Global climate change “represents a clear and present danger to the security and economy of the United States,” according to a bipartisan bill introduced in the Senate yesterday, and it therefore warrants the focused attention of U.S. intelligence agencies.
“For years, many of us have examined global warming as an environmental or economic issue,” said Senator Dick Durbin (D-IL). “We also need to consider it as a security concern. Our bill begins this process by requiring a National Intelligence Estimate to assess the strategic challenges presented by the world’s changing climate.”
“In this legislation, we ask for the intelligence community to provide a strategic estimate of the risks posed by global climate change for countries or regions that are of particular economic or military significance to the United States or that are at serious risk of humanitarian suffering,” Senator Durbin said. “This NIE will assess the political, social, agricultural, and economic challenges for countries and their likely impact.”
The new bill is jointly sponsored by Sen. Chuck Hagel (R-NE) and Sen. Dianne Feinstein (D-CA).
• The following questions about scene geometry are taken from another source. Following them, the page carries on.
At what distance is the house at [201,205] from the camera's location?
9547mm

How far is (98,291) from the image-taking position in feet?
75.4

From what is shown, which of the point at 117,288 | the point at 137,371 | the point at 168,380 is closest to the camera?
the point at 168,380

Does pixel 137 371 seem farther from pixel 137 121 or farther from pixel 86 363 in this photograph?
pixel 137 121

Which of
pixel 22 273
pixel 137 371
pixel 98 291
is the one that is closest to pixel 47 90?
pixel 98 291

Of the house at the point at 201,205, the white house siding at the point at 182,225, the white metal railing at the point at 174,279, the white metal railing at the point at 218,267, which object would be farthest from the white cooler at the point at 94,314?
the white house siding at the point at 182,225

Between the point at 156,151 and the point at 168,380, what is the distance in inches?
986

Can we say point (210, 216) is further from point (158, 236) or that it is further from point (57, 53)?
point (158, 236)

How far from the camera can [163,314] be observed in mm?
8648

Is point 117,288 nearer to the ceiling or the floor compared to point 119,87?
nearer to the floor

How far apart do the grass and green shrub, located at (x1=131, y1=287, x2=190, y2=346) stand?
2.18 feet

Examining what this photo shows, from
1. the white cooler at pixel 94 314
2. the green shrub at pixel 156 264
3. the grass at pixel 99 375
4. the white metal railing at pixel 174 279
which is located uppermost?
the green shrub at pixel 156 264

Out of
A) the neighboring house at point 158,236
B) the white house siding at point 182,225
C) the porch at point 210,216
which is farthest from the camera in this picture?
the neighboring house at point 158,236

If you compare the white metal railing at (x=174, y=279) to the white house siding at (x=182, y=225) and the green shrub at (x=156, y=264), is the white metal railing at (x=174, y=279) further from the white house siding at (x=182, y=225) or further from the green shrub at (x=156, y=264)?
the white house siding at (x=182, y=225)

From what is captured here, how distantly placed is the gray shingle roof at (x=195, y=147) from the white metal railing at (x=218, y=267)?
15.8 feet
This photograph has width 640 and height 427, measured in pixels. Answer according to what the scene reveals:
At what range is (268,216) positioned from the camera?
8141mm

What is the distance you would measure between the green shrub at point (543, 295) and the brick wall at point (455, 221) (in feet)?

“Senator Durbin and I differ on policy initiatives designed to reduce the impact of climate change,” said Sen. Hagel. “We do agree, however, on the need to assess potential impacts of the changing climate on U.S. national security interests so that our Nation can develop responsible, forward-thinking policies that ensure the continued safety and prosperity of the American people.”
See their March 28 introductory statements and the text of the new bill (S. 1018) here.
Among the eleven “policy coordinating committees” at the National Security Council that were established by President Bush’s National Security Presidential Directive 1 in February 2001 is one on “Global Environment.” But this NSC committee has left no identifiable public trace on U.S. policy.